This is a unique law which directly pertains to consumers in the
market place and seeks to redress complaints arising there from.
2) Comprehensive Provisions and Effective Safeguards: Its
provisions are very comprehensive. It provides effective safeguards to
the consumers against various types of exploitation and unfair trade
practices. In fact, it provides more effective protection to consumers
than any other law in India.
3) Special Consumer Courts: The Consumer Protection Act has created
special consumer courts for enforcement of the rights of consumers.
4) Three-Tier Grievance Redressal Machinery: The Consumer
Protection Act provides for a three-tier consumer grievance redressal
machinery — District Forums at the base, the State Commission at the
middle level and the National Commission at the apex level. The
redressal machinery is quasi-judicial in nature.

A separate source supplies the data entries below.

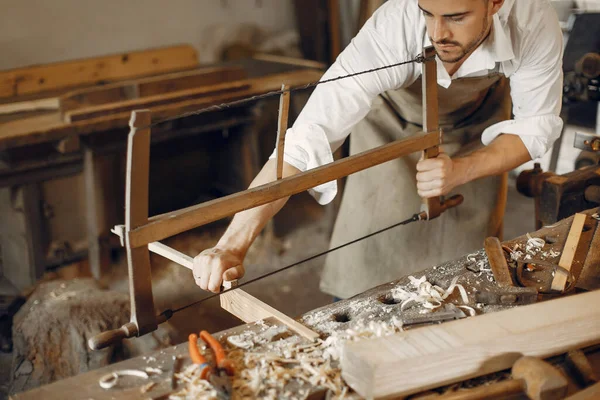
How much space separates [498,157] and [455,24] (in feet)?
1.87

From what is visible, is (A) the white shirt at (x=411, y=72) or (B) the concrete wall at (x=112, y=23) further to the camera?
(B) the concrete wall at (x=112, y=23)

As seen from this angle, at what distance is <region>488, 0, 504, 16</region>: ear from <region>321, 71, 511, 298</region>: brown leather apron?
1.74 feet

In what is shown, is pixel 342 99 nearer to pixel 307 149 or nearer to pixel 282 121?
pixel 307 149

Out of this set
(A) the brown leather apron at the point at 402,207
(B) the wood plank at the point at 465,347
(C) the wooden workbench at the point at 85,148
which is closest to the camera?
(B) the wood plank at the point at 465,347

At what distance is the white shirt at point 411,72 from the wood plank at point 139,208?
0.69 metres

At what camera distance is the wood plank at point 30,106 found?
3.80 metres

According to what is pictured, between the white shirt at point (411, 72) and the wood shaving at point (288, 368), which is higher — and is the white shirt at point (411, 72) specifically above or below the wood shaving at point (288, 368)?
above

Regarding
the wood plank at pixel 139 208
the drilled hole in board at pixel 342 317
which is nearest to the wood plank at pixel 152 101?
the wood plank at pixel 139 208

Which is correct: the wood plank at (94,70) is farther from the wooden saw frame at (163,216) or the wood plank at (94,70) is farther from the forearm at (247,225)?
the wooden saw frame at (163,216)

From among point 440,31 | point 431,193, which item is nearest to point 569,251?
point 431,193

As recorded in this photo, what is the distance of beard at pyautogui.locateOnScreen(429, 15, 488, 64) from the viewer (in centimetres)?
222

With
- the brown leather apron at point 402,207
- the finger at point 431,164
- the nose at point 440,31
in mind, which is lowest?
the brown leather apron at point 402,207

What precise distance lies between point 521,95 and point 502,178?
2.02 ft

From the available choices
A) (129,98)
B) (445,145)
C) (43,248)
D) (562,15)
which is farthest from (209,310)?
(562,15)
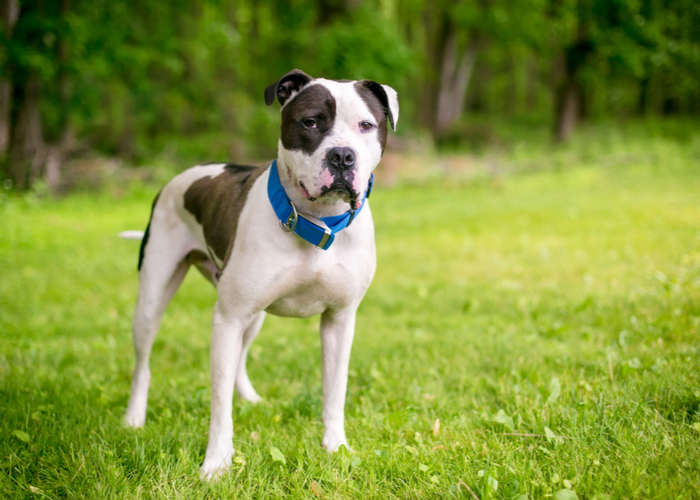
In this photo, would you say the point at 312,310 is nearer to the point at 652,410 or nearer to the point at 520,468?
the point at 520,468

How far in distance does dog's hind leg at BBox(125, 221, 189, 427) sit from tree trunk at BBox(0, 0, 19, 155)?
10.0 metres

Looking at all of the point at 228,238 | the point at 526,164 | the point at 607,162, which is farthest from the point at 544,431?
the point at 607,162

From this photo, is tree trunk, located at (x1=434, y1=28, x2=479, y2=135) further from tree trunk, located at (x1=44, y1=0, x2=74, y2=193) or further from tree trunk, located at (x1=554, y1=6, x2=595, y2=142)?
tree trunk, located at (x1=44, y1=0, x2=74, y2=193)

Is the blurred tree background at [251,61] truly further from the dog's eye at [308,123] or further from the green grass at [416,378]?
the dog's eye at [308,123]

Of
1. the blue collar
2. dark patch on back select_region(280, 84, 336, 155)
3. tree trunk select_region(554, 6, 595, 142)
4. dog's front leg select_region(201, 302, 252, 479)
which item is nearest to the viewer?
dark patch on back select_region(280, 84, 336, 155)

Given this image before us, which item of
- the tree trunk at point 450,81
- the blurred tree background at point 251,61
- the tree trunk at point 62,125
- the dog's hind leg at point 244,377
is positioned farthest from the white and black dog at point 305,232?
the tree trunk at point 450,81

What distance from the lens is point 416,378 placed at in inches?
155

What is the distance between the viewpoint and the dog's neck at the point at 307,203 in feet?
9.05

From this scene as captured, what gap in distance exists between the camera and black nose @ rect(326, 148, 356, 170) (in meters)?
2.44

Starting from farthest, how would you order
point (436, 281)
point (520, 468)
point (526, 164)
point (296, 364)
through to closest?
point (526, 164) < point (436, 281) < point (296, 364) < point (520, 468)

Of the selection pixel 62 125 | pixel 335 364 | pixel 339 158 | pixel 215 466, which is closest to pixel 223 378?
pixel 215 466

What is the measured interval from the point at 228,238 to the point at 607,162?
16908 millimetres

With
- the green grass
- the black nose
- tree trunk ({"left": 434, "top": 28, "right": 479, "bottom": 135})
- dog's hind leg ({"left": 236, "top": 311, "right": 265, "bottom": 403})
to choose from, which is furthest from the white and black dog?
tree trunk ({"left": 434, "top": 28, "right": 479, "bottom": 135})

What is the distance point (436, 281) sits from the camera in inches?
270
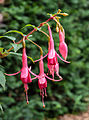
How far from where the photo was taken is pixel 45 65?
83.7 inches

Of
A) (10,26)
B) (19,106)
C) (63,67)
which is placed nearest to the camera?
(10,26)

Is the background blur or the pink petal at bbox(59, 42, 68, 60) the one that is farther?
the background blur

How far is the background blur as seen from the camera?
1988mm

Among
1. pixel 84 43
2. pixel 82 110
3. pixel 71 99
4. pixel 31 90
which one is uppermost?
pixel 84 43

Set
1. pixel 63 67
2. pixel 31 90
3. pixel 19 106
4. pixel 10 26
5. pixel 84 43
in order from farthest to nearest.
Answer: pixel 84 43, pixel 63 67, pixel 31 90, pixel 19 106, pixel 10 26

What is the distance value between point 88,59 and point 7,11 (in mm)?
1429

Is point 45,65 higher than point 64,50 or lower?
lower

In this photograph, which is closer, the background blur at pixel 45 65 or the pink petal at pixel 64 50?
the pink petal at pixel 64 50

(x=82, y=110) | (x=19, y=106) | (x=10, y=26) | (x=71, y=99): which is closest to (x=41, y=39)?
(x=10, y=26)

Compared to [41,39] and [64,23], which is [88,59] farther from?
[41,39]

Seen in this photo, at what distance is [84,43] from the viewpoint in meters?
2.80

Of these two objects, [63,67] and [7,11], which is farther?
[63,67]

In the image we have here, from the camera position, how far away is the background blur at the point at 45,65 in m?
1.99

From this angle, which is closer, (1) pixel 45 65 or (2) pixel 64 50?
(2) pixel 64 50
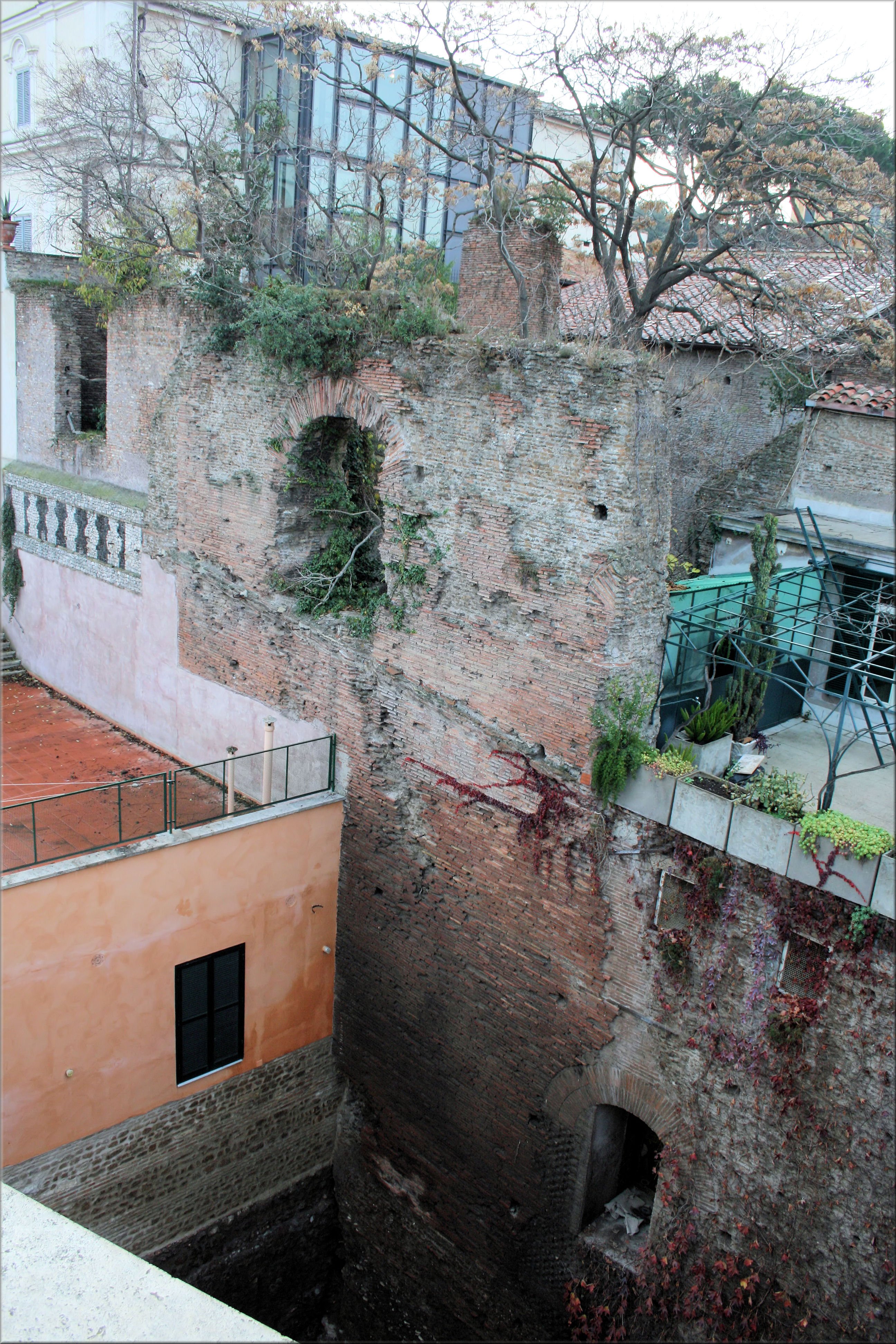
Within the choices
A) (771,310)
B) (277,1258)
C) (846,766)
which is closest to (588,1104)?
(846,766)

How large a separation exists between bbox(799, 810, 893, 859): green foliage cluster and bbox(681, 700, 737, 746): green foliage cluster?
148 cm

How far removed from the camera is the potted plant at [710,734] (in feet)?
26.4

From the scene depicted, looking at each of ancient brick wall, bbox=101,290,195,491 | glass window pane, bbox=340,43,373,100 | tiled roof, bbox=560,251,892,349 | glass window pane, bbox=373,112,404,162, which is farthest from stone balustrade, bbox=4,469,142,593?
glass window pane, bbox=373,112,404,162

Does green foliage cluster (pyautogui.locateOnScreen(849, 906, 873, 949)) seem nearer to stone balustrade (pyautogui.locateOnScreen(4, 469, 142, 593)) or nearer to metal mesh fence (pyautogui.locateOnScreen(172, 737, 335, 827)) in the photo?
metal mesh fence (pyautogui.locateOnScreen(172, 737, 335, 827))

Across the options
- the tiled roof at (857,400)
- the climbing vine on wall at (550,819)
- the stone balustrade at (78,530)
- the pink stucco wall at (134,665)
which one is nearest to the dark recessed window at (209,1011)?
the pink stucco wall at (134,665)

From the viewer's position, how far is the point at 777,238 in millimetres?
11711

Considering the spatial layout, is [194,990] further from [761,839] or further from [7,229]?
[7,229]

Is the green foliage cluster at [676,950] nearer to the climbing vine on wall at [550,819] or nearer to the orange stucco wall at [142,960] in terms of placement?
the climbing vine on wall at [550,819]

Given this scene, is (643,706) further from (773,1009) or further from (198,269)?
(198,269)

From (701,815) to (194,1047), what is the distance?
4.87 m

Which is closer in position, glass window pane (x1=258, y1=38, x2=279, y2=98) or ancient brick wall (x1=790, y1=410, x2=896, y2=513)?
ancient brick wall (x1=790, y1=410, x2=896, y2=513)

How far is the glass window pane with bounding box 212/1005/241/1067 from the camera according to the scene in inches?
353

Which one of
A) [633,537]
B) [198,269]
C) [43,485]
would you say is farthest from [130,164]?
[633,537]

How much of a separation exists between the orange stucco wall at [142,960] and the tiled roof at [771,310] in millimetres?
6470
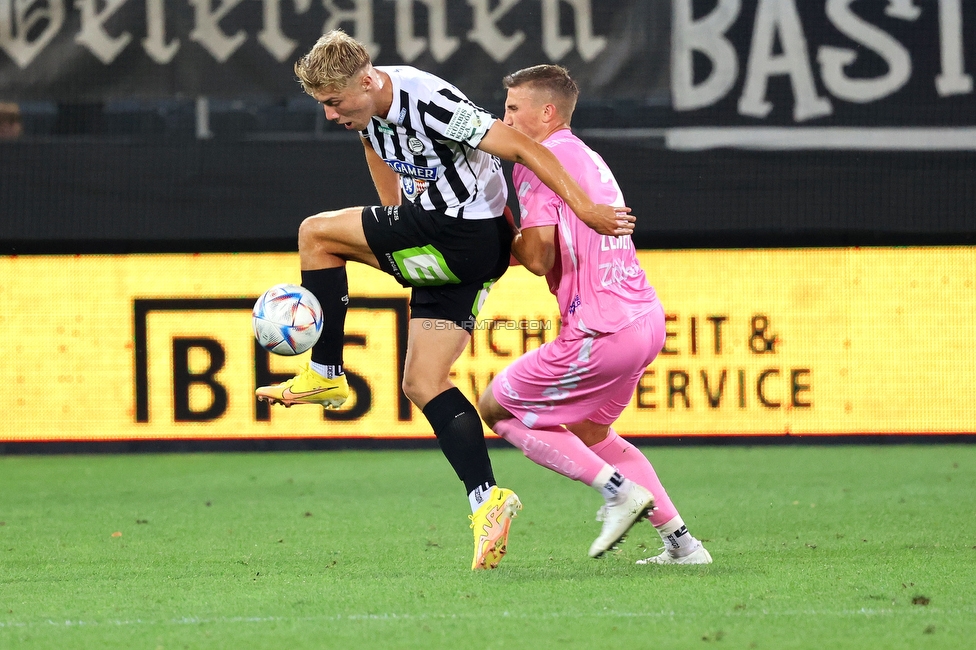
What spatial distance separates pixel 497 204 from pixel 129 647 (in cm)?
195

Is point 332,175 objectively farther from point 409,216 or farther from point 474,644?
point 474,644

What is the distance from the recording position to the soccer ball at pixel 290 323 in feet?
15.0

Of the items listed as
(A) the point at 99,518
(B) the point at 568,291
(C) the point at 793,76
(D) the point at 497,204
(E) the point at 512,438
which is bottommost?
(A) the point at 99,518

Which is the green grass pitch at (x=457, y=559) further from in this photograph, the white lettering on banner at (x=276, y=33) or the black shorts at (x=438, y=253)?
the white lettering on banner at (x=276, y=33)

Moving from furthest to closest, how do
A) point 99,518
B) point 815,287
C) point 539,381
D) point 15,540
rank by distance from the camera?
point 815,287 → point 99,518 → point 15,540 → point 539,381

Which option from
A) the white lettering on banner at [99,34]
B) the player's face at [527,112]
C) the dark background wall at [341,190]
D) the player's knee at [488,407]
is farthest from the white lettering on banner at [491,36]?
the player's knee at [488,407]

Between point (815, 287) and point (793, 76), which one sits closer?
point (793, 76)

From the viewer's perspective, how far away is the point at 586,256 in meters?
4.40

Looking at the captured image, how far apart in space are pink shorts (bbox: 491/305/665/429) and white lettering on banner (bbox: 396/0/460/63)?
377cm

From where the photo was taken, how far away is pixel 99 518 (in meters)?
6.25

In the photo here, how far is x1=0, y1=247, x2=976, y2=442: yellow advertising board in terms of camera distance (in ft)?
27.8

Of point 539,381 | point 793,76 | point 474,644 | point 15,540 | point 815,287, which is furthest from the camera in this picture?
point 815,287

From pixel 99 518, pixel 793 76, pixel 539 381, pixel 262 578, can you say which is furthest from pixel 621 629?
pixel 793 76

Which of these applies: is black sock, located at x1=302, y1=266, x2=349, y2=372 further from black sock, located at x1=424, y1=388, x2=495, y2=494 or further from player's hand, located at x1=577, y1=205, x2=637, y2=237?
player's hand, located at x1=577, y1=205, x2=637, y2=237
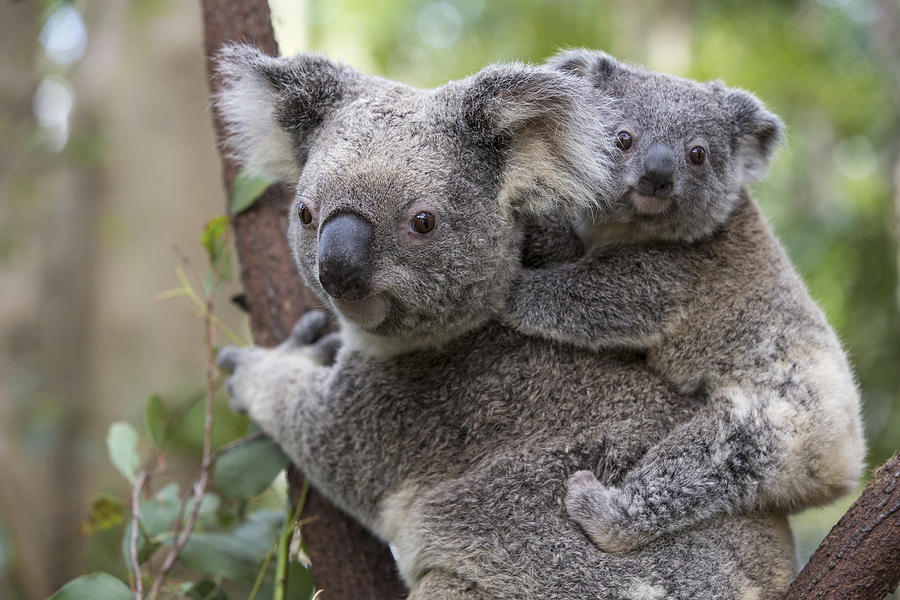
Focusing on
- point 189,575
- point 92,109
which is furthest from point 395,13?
point 189,575

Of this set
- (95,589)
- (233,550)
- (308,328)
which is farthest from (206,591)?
(308,328)

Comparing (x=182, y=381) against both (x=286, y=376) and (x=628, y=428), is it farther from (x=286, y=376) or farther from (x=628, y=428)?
A: (x=628, y=428)

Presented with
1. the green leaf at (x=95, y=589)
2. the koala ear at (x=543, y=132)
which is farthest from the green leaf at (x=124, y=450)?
the koala ear at (x=543, y=132)

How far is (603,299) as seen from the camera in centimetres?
229

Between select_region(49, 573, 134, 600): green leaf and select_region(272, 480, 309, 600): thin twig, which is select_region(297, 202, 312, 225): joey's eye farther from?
select_region(49, 573, 134, 600): green leaf

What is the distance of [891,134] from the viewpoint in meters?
5.24

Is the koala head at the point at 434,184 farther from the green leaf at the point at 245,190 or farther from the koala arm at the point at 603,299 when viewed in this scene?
the green leaf at the point at 245,190

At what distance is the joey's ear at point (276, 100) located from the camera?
2.29 m

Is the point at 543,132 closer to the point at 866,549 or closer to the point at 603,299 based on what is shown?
the point at 603,299

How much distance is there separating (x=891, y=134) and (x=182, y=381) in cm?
546

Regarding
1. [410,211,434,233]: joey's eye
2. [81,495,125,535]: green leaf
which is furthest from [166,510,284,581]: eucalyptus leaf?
[410,211,434,233]: joey's eye

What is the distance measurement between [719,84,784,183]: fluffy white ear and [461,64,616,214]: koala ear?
683 millimetres

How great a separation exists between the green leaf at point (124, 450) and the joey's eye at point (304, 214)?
1103mm

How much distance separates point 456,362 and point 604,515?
611 millimetres
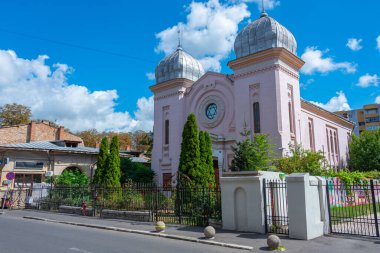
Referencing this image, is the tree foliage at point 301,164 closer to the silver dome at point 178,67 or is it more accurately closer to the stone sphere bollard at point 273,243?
the stone sphere bollard at point 273,243

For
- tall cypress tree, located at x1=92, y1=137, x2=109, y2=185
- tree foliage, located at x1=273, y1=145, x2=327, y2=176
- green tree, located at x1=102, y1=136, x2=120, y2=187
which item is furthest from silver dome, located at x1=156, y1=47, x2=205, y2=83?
tree foliage, located at x1=273, y1=145, x2=327, y2=176

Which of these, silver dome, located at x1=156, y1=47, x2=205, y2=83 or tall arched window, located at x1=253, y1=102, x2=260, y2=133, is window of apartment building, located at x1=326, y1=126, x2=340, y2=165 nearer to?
tall arched window, located at x1=253, y1=102, x2=260, y2=133

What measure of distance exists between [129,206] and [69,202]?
584cm

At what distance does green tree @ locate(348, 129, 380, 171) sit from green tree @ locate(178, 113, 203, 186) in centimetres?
2177

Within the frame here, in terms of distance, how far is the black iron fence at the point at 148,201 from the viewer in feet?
47.6

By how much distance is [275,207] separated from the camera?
12789 millimetres

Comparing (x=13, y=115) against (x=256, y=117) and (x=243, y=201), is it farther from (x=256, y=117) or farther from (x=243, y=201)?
(x=243, y=201)

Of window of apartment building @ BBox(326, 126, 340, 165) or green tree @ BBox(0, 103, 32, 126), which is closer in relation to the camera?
window of apartment building @ BBox(326, 126, 340, 165)

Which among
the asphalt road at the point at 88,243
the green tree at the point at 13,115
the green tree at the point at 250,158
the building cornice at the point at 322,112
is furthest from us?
the green tree at the point at 13,115

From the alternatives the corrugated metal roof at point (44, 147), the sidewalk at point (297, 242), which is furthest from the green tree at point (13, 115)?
the sidewalk at point (297, 242)

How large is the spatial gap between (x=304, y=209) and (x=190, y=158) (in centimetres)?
932

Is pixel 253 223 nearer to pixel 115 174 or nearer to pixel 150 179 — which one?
pixel 115 174

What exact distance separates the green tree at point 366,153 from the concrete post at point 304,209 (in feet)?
81.4

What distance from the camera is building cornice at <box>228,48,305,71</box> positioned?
24.1 m
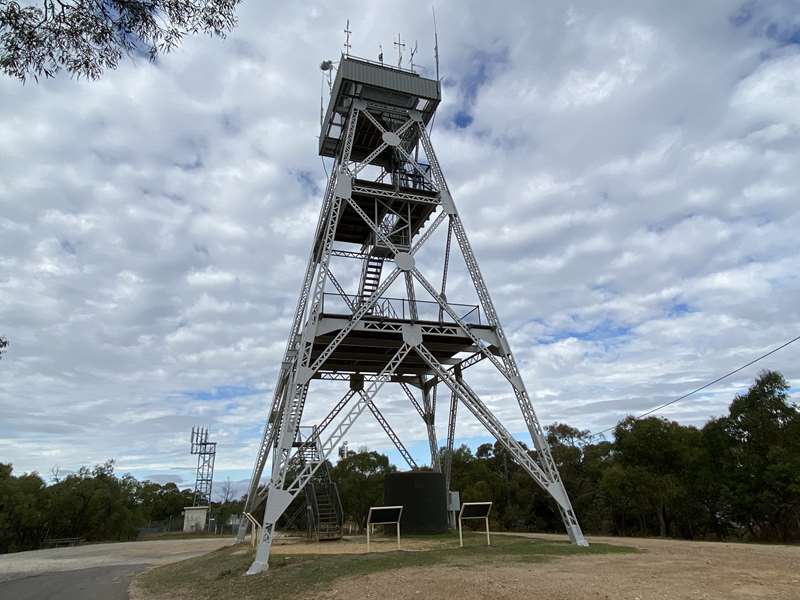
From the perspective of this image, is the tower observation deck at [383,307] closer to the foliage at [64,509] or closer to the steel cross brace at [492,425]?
the steel cross brace at [492,425]

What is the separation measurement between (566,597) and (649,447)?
22048mm

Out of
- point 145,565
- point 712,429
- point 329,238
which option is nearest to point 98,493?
point 145,565

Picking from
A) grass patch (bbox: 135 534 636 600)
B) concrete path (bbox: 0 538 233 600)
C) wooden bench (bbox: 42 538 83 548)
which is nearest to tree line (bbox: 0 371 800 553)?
wooden bench (bbox: 42 538 83 548)

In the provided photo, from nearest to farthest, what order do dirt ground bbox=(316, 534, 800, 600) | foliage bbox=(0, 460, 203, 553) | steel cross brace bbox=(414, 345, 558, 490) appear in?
1. dirt ground bbox=(316, 534, 800, 600)
2. steel cross brace bbox=(414, 345, 558, 490)
3. foliage bbox=(0, 460, 203, 553)

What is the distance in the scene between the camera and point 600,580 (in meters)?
7.11

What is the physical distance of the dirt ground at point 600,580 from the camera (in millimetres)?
6188

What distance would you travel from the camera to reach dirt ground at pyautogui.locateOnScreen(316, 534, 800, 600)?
20.3 feet

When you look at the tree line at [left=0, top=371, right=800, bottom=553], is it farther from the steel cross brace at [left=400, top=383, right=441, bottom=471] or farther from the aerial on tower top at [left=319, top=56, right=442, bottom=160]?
the aerial on tower top at [left=319, top=56, right=442, bottom=160]

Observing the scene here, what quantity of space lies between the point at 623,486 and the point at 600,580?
67.0 ft

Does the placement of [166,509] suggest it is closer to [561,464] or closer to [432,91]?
[561,464]

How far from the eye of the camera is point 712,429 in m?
22.6

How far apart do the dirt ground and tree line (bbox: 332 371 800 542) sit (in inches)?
506

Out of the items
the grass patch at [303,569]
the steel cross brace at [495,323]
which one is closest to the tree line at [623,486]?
the steel cross brace at [495,323]

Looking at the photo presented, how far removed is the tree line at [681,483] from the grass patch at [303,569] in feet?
40.4
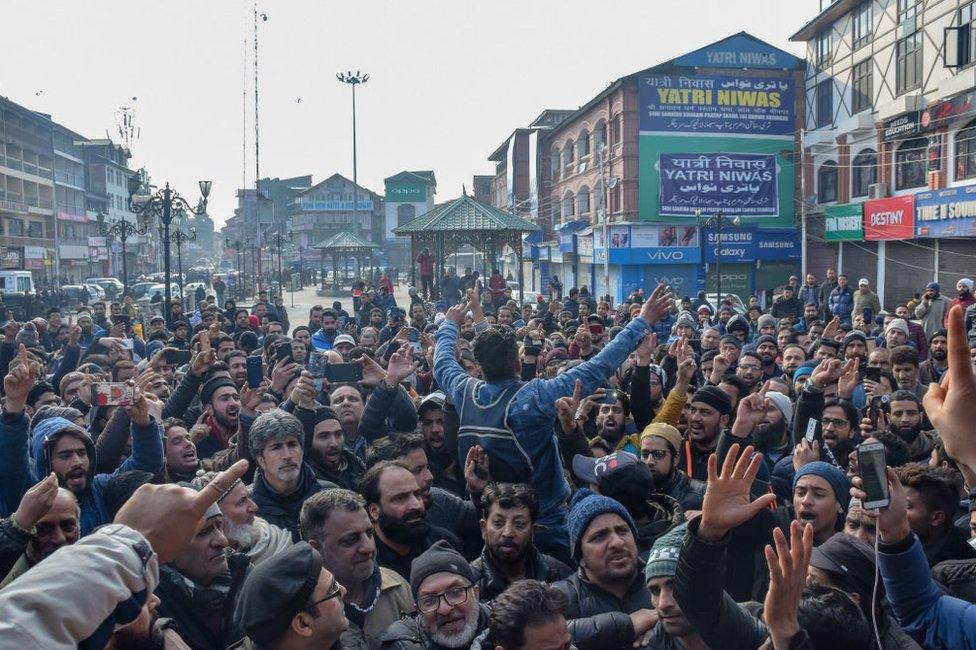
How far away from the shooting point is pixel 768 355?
9.66 meters

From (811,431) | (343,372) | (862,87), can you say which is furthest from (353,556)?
(862,87)

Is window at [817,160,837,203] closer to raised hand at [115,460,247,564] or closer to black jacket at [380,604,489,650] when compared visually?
black jacket at [380,604,489,650]

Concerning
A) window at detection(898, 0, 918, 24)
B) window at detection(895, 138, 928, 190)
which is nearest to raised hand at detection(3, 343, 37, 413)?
window at detection(895, 138, 928, 190)

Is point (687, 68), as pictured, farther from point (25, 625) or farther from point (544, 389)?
point (25, 625)

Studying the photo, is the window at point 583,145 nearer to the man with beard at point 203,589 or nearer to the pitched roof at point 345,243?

5) Simple and Inexpensive : There are no complicated or elaborate
procedures or other technicalities. The redressal machinery is merely
to observe the principles of natural justice. No court fee any other
charge is to be paid by the complainant. It is not mandatory to employ
any advocate. The complainant can write his grievance- on a simple
paper along with the name and address of the opposite party against
whom the complaint is made. Thus, the consumer protection Act
provides a simple, convenient and inexpensive redressal of consumer
grievances.
6) Covers Goods and Services : The Consumer Protection Act covers
both goods and services rendered for consideration by any person or
organization including public sector undertakings and Government
agencies. However, services rendered free of charge or under any
contract of personal service are excluded. All suppliers of goods and
services in private, public and cooperative sectors are covered under
the Act.
MB0051 – LEGAL ASPECTS BUSINESS 7
7) Time Frame : The Consumer Protection Act lays down time limits for
the disposal of cases so as to provide speedy redressal of grievances.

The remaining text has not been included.